Machine learning models are needed to encode long-form text for various natural language processing tasks, including summarizing or answering questions about long documents. Since the attention cost increases quadratically with input length and forward and projection layers must be applied to each input token, processing long texts using a Transformer model is computationally expensive. Several “Efficient Transformer” strategies have been released in recent years that reduce the cost of the attendant mechanism for long inputs. However, the preview and projection layers, particularly for larger models, bear the brunt of the computational load and can make it impossible to parse long inputs. This study presents COLT5, a new family of models that, by integrating architectural improvements for the attention and feedback layers, build on LONGT5 to enable fast processing of long inputs.

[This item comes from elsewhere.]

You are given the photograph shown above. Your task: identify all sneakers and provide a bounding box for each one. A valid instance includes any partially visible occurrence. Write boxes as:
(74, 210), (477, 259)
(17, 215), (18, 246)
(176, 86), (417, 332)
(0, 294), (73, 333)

The foundation of COLT5 is the understanding that certain tokens are more important than others and that by allocating more compute to important tokens, higher quality can be achieved at reduced cost. For example, COLT5 separates each advance layer and each attention layer into a light branch that applies to all tokens and a heavy branch that is used to select significant tokens chosen especially for that input and component. Compared with normal LONGT5, the hidden dimension of the light feedforward branch is smaller than that of the heavy feedforward branch. Also, the percentage of significant tokens will decrease with the length of the document, allowing for manageable processing of long texts.
An overview of the COLT5 conditional mechanism is shown in Figure 1. The LONGT5 architecture has undergone two more changes thanks to COLT5. The heavy attention branch provides full attention through a different set of carefully chosen meaningful tokens, while the light attention branch has fewer heads and applies local attention. Multiple query cross-attendance, featured by COLT5, dramatically speeds up inference. In addition, COLT5 uses the UL2 pretraining target, which they show allows for in-context learning across long inputs.
Researchers at Google Research suggest COLT5, a new model for remote inputs that uses conditional computing for better performance and faster processing. They show that COLT5 outperforms LONGT5 in the arXiv summary data sets and TriviaQA Q&A datasets, improving over LONGT5 and reaching SOTA on the SCROLLS benchmark. With a less-than-linear scaling of “focus” tokens, COLT5 greatly improves the quality and performance of jobs with long inputs. COLT5 also performs substantially faster fitting and inference at the same or better model quality. The light layers of feedback and attention in COLT5 apply to the entire input, while the heavy branches only affect a selection of meaningful tokens chosen by a learned router. They demonstrate that COLT5 outperforms LONGT5 on various long input data sets at all speeds and can successfully and efficiently employ extremely long inputs of up to 64k tokens.
Aneesh Tickoo is a consulting intern at MarktechPost. She is currently pursuing her bachelor’s degree in Information Science and Artificial Intelligence at the Indian Institute of Technology (IIT), Bhilai. She spends most of her time working on projects aimed at harnessing the power of machine learning. Her research interest is image processing and she is passionate about creating solutions around her. She loves connecting with people and collaborating on interesting projects.